Russia "vehemently opposed" this expansion, but, as Mandelbaum notes, it "lacked the strength to mount effective opposition."  "The United States expanded NATO," Mandelbaum writes, "because it could."  It was done in a fit of overconfidence and hubris.  And NATO expansion "persuaded the Russians that American promises were not to be believed and that the American government would seek to take advantage of Russian weakness when it could," according to Mandelbaum.

Mandelbaum approvingly quotes George F. Kennan, who called NATO expansion "the most fateful error of American foreign policy in the entire post-Cold War era."  It not only alienated Russia from the West, but also pushed Russia into the arms of China just as China was rising to become America's new peer competitor.  "As Putin steered Russian foreign policy away from the alignment with the United States of the immediate post-Cold War years," Mandelbaum explains, "he moved his country ever closer to China, with the basis for this new orientation being a common animosity toward the hyperpower."

Mandelbaum believes that had NATO not expanded, Russia might have continued Boris Yeltsin's pro-Western, pro-American policy, and "Moscow would likely have supported, or at least not actively opposed, American policies toward China and Iran."  In other words, the United States could have revived the Nixon-Kissinger strategy of "triangular diplomacy" that helped us win the Cold War.

Instead, the United States now faces a de facto strategic alliance between China and Russia — a reformation in some respects of the Sino-Soviet alliance of the 1950s that threatened to marshal the resources of the Eurasian landmass against the U.S. and its allies.  It was that hostile alliance that gave North Korea's communist leaders the green light to start the Korean War.  It was that hostile alliance that aided North Vietnamese forces during the Vietnam War.  And it was the break-up of that hostile alliance, brilliantly exploited by the Nixon administration, that helped the U.S. undermine the Soviet empire.
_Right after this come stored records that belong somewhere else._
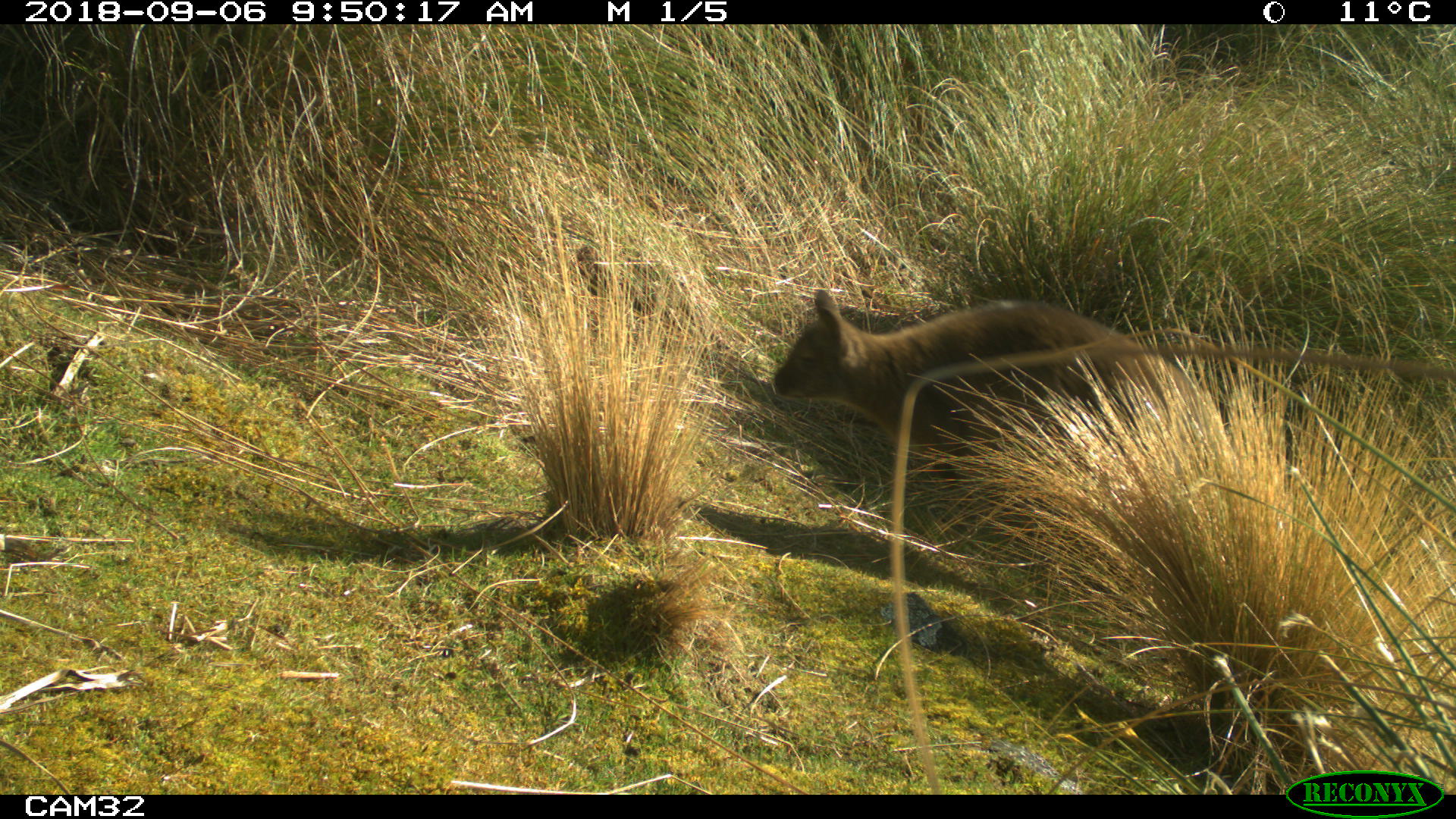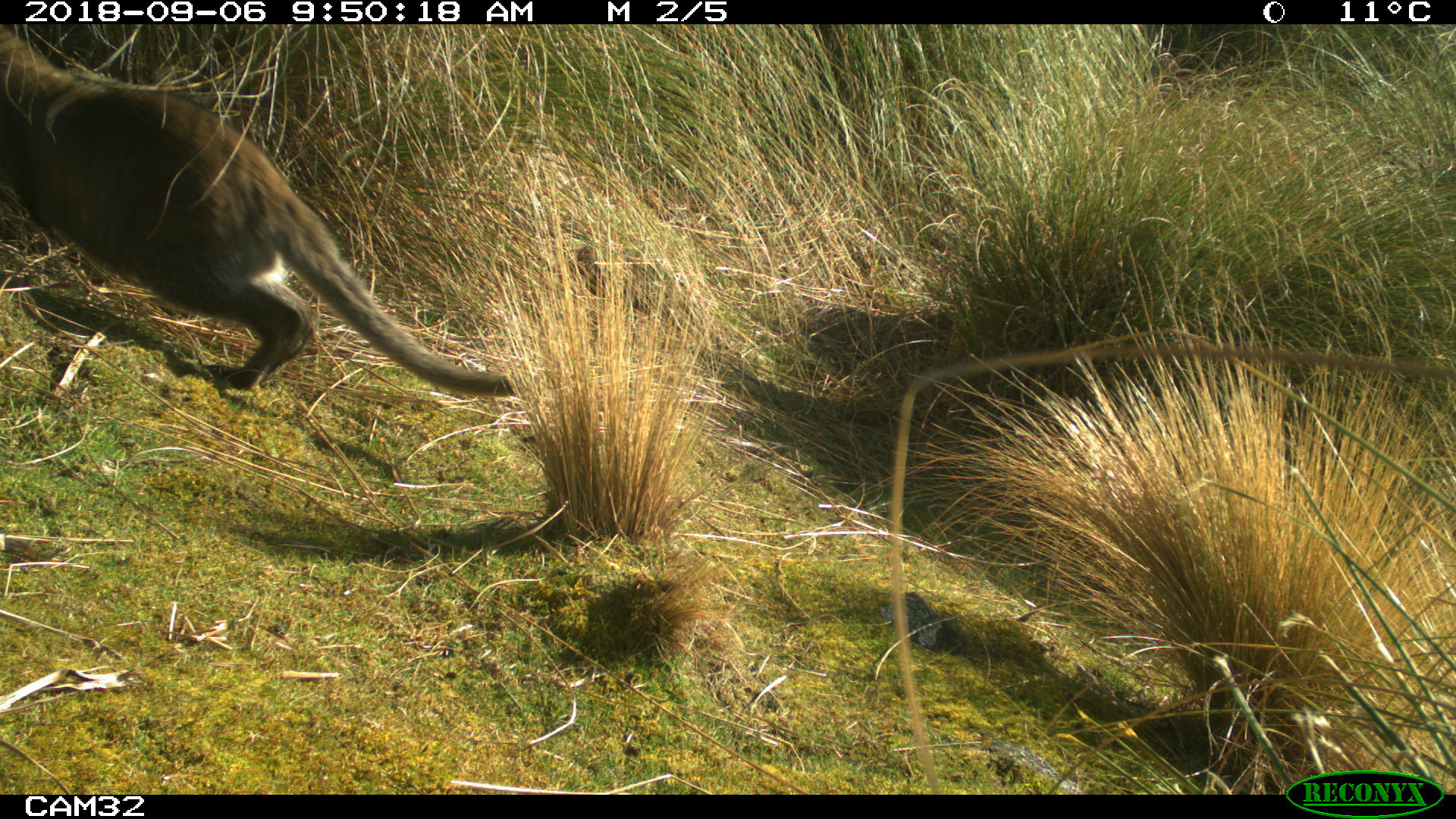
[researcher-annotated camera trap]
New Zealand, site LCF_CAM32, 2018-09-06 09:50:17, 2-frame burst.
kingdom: Animalia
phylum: Chordata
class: Mammalia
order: Diprotodontia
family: Macropodidae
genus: Notamacropus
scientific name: Notamacropus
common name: wallaby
Mandelbaum also rightly criticizes the Bush 43 administration for transforming the global war on terror into a futile crusade to promote democracy throughout the Middle East and beyond.  Bush expended much American blood and treasure in this Wilsonian quest, and we see the results in Iraq and Afghanistan.  Obama, meanwhile, tried conciliation with Iran by signing a flawed nuclear agreement with the Islamic regime and dangerously misread the so-called "Arab Spring," resulting in a less stable Middle East and helping to revive Russian influence in the region.  Obama's Iran policy, Mandelbaum writes, "denoted the unwillingness of the United States to exert itself to ... protect the post-Cold War order."

Mandelbaum's narrative ends at 2015.  The Trump administration initially attempted to reset relations with Russia, but that all collapsed in the wake of the false Russia collusion allegations and impeachment persecution — yet another instance of domestic politics undermining national security objectives.  And Trump admitted two more countries to NATO: Montenegro and North Macedonia.

The Biden administration made no effort to reset relations with Russia.  And after Russia's second invasion of Ukraine (the first occurred in 2014), Biden positioned the United States as a virtual co-belligerent in the war and invited Finland and Sweden to join NATO.  These actions only made the Sino-Russian strategic partnership stronger, or in the words of Chinese president Xi Jinping, "with no limits."

Mandelbaum's book describes the evolution of American foreign policy in terms of "expansion and ascent."  He divides that policy into four "ages": America as a "weak power" (1765–1865), "great power" (1865–1945), "superpower" (1945–1990), and "hyperpower" (1990–2015).  He writes that we are now in the fifth age of American foreign policy, and thanks to the Clinton, Bush 43, and Obama administrations, this may be the age of American decline.

America is politically, socially, and culturally divided as never before since the American Civil War.  Americans live in two "realities" depending on what news stations they watch, what magazines they read, and what podcasts they listen to.  This internal division comes at a time when America faces perhaps its greatest external challenge: a totalitarian regime in China that seeks to replace the United States as the world's leading power.

The protestations of Bill Clinton, Condoleezza Rice, and Stephen Hadley do not change the fact that it is the three immediate post–Cold War administrations that sowed the seeds of America's relative decline.  And there is no sign that the current administration has the ability to halt that decline.